Physical Analogue Kolmogorov-Arnold Networks based on Reconfigurable Nonlinear-Processing Units

Kolmogorov-Arnold Networks (KANs) shift neural computation from linear layers to learnable nonlinear edge functions, but implementing these nonlinearities efficiently in hardware remains an open challenge. Here we introduce a physical analogue KAN architecture in which edge functions are realized in materia using reconfigurable nonlinear-processing units (RNPUs): multi-terminal nanoscale silicon devices whose input-output characteristics are tuned via control voltages. By combining multiple RNPUs into an edge processor and assembling these blocks into a reconfigurable analogue KAN (aKAN) architecture with integrated mixed-signal interfacing, we establish a realistic system-level hardware implementation that enables compact KAN-style regression and classification with programmable nonlinear transformations. Using experimentally calibrated RNPU models and hardware measurements, we demonstrate accurate function approximation across increasing task complexity while requiring fewer or comparable trainable parameters than multilayer perceptrons (MLPs). System-level estimates indicate an energy per inference of $\sim$250 pJ and an end-to-end inference latency of $\sim$600 ns for a representative workload, corresponding to a $\sim$10$^{2}$-10$^{3}\times$ reduction in energy accompanied by a $\sim$10$\times$ reduction in area compared to a digital fixed-point MLP at similar approximation error. These results establish RNPUs as scalable, hardware-native nonlinear computing primitives and identify analogue KAN architectures as a realistic silicon-based pathway toward energy-, latency-, and footprint-efficient analogue neural-network hardware, particularly for edge inference.

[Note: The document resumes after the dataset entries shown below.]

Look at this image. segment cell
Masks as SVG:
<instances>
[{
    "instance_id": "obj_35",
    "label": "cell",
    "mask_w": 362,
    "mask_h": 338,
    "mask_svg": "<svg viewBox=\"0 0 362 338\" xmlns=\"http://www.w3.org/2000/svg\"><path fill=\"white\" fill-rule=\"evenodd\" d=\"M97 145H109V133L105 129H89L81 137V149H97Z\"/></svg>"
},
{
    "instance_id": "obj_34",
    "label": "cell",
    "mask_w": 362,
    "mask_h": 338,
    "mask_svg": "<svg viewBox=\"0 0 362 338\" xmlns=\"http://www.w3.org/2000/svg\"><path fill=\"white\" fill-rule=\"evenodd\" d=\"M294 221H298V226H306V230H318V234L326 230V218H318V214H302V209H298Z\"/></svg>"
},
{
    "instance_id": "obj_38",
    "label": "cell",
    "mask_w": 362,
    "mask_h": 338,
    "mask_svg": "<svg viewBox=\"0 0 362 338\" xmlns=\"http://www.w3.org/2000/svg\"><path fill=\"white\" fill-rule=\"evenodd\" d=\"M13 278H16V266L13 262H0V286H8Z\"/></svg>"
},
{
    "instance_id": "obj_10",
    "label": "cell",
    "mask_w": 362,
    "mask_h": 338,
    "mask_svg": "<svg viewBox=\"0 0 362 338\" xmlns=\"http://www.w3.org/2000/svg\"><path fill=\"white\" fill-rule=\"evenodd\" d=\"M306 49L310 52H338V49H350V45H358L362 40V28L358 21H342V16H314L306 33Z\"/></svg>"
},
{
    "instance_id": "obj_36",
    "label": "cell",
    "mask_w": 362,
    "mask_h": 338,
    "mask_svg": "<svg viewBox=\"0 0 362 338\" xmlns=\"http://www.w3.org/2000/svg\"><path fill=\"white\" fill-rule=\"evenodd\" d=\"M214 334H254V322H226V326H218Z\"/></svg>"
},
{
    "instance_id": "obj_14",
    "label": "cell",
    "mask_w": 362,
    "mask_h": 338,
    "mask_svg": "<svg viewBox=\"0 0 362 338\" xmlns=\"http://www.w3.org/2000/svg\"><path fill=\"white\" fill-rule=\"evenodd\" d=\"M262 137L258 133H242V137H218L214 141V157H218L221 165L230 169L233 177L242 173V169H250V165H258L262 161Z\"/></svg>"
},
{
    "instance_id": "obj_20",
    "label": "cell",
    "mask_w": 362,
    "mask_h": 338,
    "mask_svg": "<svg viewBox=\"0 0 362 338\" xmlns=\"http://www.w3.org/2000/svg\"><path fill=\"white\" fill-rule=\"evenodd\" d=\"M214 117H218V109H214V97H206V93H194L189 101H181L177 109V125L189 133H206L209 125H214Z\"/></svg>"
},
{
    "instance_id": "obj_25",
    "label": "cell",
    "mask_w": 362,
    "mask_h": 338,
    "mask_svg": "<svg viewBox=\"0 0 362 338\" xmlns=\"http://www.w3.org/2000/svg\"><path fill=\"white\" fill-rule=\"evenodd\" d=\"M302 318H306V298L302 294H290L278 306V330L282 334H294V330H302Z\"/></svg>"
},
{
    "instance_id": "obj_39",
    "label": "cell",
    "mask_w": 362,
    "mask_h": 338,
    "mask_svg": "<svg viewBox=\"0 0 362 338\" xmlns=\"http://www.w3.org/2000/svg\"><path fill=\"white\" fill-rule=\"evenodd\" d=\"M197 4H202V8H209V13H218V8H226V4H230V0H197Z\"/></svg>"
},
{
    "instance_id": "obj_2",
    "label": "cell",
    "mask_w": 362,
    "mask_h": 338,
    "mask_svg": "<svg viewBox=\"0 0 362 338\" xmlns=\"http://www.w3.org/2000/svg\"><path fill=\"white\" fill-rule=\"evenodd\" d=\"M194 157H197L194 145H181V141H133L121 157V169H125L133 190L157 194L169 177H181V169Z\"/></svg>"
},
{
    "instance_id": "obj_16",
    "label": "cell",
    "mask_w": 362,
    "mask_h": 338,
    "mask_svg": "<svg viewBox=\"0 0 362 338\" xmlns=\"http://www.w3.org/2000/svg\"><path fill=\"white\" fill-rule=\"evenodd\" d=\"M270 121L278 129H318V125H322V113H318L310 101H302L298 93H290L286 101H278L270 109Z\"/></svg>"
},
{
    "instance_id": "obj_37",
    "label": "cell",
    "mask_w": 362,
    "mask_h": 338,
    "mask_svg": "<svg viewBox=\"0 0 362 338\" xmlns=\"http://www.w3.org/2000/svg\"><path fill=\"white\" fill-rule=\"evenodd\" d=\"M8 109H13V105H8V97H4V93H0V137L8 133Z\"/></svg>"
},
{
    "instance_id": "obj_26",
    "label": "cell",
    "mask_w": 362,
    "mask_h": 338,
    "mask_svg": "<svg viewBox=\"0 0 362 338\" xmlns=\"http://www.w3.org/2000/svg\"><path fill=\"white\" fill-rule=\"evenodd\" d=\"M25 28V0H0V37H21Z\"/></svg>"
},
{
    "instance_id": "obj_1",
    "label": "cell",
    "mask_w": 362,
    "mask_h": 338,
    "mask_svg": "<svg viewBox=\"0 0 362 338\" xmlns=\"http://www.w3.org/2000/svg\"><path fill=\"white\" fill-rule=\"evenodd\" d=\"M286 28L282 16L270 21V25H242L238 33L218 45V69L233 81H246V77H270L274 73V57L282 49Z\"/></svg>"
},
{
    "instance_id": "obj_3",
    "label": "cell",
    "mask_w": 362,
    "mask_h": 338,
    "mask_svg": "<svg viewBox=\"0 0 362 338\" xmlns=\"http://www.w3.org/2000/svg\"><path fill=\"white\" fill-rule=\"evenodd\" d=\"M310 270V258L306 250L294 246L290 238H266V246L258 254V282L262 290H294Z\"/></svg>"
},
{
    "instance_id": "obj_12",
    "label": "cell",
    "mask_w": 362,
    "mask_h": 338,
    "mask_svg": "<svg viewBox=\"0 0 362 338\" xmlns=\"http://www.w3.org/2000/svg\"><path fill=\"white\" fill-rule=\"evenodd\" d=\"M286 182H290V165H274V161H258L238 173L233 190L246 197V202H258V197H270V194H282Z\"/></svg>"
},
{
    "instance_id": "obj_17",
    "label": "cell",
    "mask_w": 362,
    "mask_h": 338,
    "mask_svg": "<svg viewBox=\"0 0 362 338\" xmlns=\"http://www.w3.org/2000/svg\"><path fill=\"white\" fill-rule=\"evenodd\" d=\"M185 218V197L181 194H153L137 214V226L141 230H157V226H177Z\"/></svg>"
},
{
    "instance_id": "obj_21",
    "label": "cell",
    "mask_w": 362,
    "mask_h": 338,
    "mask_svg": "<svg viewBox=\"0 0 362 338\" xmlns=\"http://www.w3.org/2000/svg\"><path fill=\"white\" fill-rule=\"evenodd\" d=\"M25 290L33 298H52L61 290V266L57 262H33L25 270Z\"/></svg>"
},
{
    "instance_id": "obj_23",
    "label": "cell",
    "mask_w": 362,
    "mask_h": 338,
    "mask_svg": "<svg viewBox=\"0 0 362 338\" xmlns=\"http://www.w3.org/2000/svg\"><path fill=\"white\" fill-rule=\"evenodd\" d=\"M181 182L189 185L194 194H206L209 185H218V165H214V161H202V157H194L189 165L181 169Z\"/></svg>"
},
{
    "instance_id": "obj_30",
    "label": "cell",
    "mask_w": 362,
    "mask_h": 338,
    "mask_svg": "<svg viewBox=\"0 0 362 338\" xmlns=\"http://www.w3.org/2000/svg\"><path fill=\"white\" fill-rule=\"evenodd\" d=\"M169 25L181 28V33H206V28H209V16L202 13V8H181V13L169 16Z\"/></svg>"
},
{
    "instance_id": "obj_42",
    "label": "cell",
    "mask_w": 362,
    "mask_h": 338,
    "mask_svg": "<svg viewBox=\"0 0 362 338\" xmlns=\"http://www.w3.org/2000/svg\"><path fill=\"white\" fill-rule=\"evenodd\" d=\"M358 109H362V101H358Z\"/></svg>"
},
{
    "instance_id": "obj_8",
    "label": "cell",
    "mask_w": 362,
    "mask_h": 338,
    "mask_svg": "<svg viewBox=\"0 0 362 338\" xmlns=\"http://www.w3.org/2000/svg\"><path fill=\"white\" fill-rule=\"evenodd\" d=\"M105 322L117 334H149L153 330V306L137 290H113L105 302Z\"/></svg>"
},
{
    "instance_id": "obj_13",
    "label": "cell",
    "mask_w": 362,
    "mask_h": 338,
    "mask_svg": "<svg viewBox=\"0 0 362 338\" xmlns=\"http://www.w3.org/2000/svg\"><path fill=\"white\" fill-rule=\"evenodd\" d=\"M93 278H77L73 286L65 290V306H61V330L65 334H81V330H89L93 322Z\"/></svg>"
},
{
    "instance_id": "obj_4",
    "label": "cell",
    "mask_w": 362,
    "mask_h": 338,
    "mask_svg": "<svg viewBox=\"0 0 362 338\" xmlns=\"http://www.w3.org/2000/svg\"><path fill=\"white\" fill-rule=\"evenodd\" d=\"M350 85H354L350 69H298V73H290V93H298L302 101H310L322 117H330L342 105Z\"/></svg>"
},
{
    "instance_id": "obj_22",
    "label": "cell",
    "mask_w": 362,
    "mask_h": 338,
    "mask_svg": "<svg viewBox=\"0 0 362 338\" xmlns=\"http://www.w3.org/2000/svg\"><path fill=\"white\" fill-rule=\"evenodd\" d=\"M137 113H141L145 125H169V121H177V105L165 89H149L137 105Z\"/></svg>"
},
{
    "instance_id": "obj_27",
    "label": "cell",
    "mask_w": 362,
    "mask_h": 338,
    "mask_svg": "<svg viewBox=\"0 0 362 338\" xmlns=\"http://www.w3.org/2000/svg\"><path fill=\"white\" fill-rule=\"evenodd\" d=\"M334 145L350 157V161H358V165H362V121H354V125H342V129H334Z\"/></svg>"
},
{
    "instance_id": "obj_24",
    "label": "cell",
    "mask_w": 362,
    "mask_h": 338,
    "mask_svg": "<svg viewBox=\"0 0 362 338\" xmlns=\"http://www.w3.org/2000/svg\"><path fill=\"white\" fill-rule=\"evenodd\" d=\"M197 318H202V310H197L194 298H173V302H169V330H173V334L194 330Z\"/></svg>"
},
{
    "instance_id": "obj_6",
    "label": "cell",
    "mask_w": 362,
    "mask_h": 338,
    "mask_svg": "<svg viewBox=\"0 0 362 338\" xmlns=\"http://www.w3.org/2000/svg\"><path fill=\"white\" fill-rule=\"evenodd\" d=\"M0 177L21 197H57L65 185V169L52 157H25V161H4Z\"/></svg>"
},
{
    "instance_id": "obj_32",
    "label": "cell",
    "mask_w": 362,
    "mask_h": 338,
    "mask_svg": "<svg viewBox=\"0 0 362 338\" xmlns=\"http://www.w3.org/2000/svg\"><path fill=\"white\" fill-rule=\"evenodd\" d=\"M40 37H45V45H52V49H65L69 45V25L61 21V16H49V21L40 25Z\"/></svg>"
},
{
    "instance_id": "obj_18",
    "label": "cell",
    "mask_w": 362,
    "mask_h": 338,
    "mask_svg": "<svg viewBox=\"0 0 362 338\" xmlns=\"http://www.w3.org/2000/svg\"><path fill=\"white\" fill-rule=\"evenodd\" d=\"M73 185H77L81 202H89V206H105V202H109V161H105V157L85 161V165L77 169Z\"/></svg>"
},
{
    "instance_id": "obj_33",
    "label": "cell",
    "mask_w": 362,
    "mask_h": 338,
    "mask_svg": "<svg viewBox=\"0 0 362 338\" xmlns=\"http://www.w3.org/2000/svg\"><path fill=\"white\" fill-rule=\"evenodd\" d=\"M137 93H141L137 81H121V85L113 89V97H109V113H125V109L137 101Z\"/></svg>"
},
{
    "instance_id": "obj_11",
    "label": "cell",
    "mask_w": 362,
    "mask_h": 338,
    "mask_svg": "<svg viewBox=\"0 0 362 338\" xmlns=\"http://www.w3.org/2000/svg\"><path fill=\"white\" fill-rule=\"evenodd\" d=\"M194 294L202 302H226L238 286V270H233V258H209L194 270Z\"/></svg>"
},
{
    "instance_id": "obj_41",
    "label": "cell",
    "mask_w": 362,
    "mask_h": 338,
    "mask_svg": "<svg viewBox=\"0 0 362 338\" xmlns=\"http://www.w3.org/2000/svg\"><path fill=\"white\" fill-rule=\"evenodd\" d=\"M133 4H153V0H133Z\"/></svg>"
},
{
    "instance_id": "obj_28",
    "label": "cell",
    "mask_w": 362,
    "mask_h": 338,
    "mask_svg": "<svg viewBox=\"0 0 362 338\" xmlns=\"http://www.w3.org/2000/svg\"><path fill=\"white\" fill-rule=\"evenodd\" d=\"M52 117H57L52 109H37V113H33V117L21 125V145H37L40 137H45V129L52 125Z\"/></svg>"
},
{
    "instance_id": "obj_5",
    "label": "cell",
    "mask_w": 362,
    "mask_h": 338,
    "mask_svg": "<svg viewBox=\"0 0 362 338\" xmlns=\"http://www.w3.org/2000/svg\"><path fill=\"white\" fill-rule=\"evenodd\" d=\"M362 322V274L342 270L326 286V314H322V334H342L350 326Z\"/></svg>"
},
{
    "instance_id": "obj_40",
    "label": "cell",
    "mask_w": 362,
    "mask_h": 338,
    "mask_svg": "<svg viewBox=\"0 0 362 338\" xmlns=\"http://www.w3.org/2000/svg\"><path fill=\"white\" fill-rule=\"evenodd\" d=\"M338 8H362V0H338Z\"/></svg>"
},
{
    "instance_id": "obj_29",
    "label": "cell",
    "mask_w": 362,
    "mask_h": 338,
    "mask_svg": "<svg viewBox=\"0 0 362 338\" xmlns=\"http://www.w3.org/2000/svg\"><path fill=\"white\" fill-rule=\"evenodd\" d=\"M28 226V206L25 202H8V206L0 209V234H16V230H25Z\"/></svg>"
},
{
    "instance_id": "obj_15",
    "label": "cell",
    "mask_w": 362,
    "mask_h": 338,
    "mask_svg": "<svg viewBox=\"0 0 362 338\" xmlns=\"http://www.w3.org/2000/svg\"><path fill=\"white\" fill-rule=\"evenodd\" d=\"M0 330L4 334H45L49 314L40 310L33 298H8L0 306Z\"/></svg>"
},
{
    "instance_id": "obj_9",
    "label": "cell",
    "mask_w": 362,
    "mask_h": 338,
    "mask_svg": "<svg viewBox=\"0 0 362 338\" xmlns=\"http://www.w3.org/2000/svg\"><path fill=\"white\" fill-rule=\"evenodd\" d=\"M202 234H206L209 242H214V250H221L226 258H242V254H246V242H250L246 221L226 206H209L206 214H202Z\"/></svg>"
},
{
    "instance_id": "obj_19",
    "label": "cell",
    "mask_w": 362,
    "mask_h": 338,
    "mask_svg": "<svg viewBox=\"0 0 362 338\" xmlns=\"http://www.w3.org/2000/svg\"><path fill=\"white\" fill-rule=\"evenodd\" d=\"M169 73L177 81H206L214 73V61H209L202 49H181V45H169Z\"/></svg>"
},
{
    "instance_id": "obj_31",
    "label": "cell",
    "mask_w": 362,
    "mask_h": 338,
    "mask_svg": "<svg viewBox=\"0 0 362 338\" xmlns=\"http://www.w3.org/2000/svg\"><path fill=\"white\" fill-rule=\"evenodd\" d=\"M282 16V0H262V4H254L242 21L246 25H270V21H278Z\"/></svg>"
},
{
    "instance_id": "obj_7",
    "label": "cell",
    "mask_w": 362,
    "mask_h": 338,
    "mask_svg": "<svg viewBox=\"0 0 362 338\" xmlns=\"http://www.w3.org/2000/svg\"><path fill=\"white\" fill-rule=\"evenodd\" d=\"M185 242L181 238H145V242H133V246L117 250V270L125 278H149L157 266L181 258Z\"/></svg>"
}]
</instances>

翻译：柯尔莫哥洛夫-阿诺德网络（KANs）将神经计算从线性层转移到可学习的非线性边函数上，但在硬件中高效实现这些非线性函数仍是一个开放性挑战。本文提出了一种物理类KAN架构，其中边函数通过可重构非线性处理单元（RNPUs）在材料中实现：这些多端纳米硅器件的输入-输出特性可通过控制电压进行调谐。通过将多个RNPU组合成边缘处理器，并将这些模块与集成混合信号接口组装成可重构类KAN（aKAN）架构，我们建立了一个实际的系统级硬件实现方案，能够通过可编程非线性变换实现紧凑的KAN式回归与分类。利用实验校准的RNPU模型和硬件测量，我们展示了在任务复杂度递增时精确的函数逼近能力，同时其可训练参数数量少于或相当于多层感知器（MLPs）。系统级估算表明，对于代表性工作负载，单次推理的能耗约为250 pJ，端到端推理延迟约为600 ns，与相似逼近误差下的数字定点MLP相比，能耗降低约10^2-10^3倍，面积减少约10倍。这些结果确立了RNPU作为可扩展的硬件原生非线性计算基元，并将类KAN架构识别为一条基于硅基、实现高效能耗、延迟和面积的类神经网硬件现实路径，尤其适用于边缘推理场景。